Cob: RE: RE: Insulation - vermiculite
Sojourner
sojournr at missouri.org
Thu Jul 22 17:03:23 CDT 1999
Grace Benjamin wrote:
>
> Hello All
>
> Vermiculite is the fluffy, white, lightweight material
> often found in commercial potting mixes. You can buy it
> seperately, and it has the texture and consistency of
> polystyrene (styrofoam) "popcorn" just much, much smaller
> pieces.
No, you're thinking of perlite. I presume you could use that for
insulation as well.
Vermiculite is super-heated mica. It "explodes" into little vaguely
accordian-shaped bits. It's a sort of shiny silver/goldish color.
I don't know how to describe it any better. Hope that's good enough.

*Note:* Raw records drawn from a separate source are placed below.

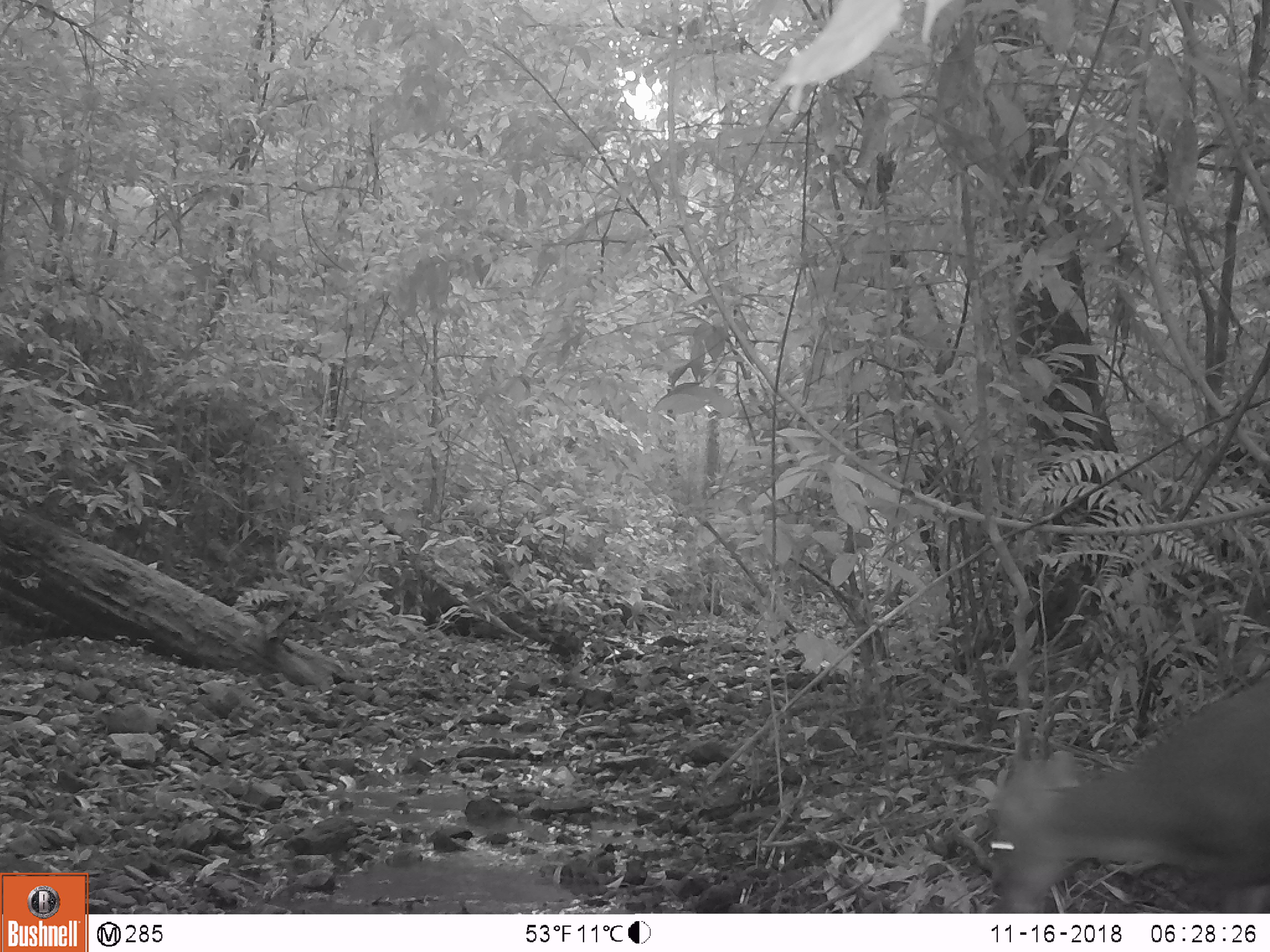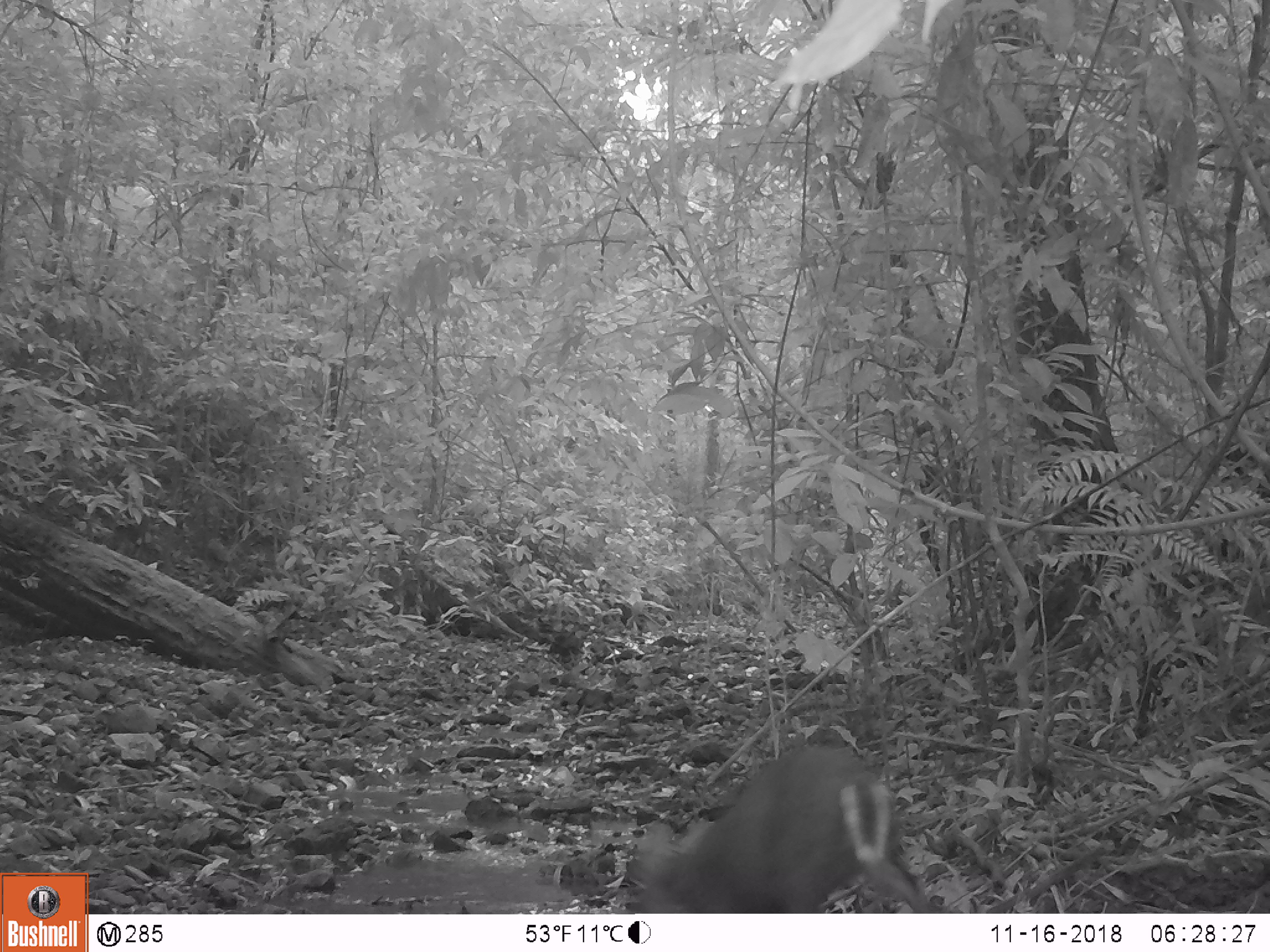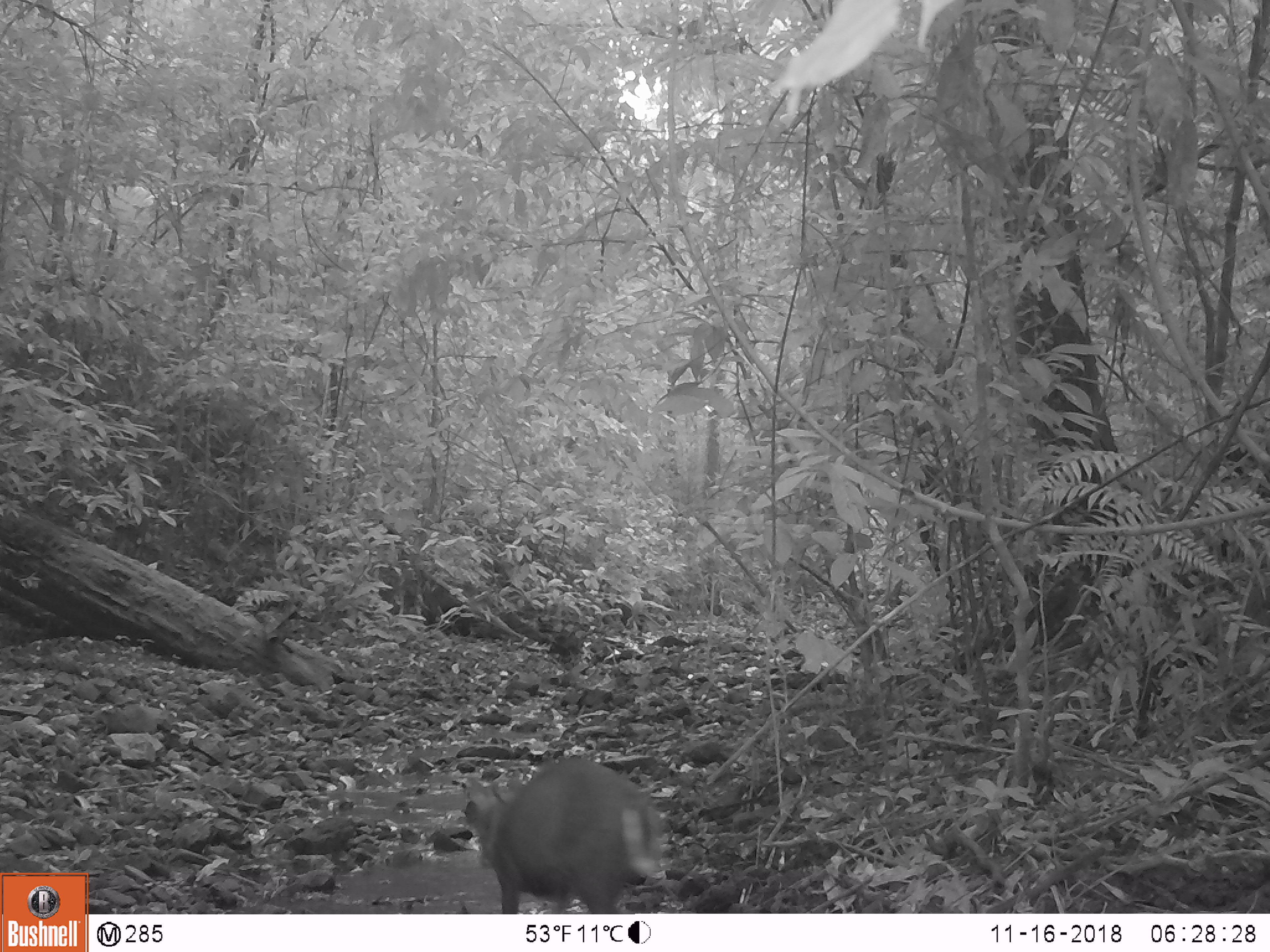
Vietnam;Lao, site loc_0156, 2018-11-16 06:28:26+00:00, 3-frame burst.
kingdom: Animalia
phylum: Chordata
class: Mammalia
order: Artiodactyla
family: Cervidae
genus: Muntiacus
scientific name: Muntiacus rooseveltorum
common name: roosevelt's muntjac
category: roosevelts muntjac group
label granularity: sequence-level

> I assume Lyle's intent is to incorporate it evenly into
> the cob mix, just like it is mixed into potting soil- and
> for very much the same reason- to keep air spaces in the mix.
>
> While a terrific idea, my only concern is denigrating the
> stability of the wall as a whole; has anyone tried this?
Again, perlite could be used as cavity fill, or as you say above,
directly mixed into the cob. I agree, it might affect the strength of
the cob. As for anything you use as a cob additive it would behoove the
user to do some testing before relying on it.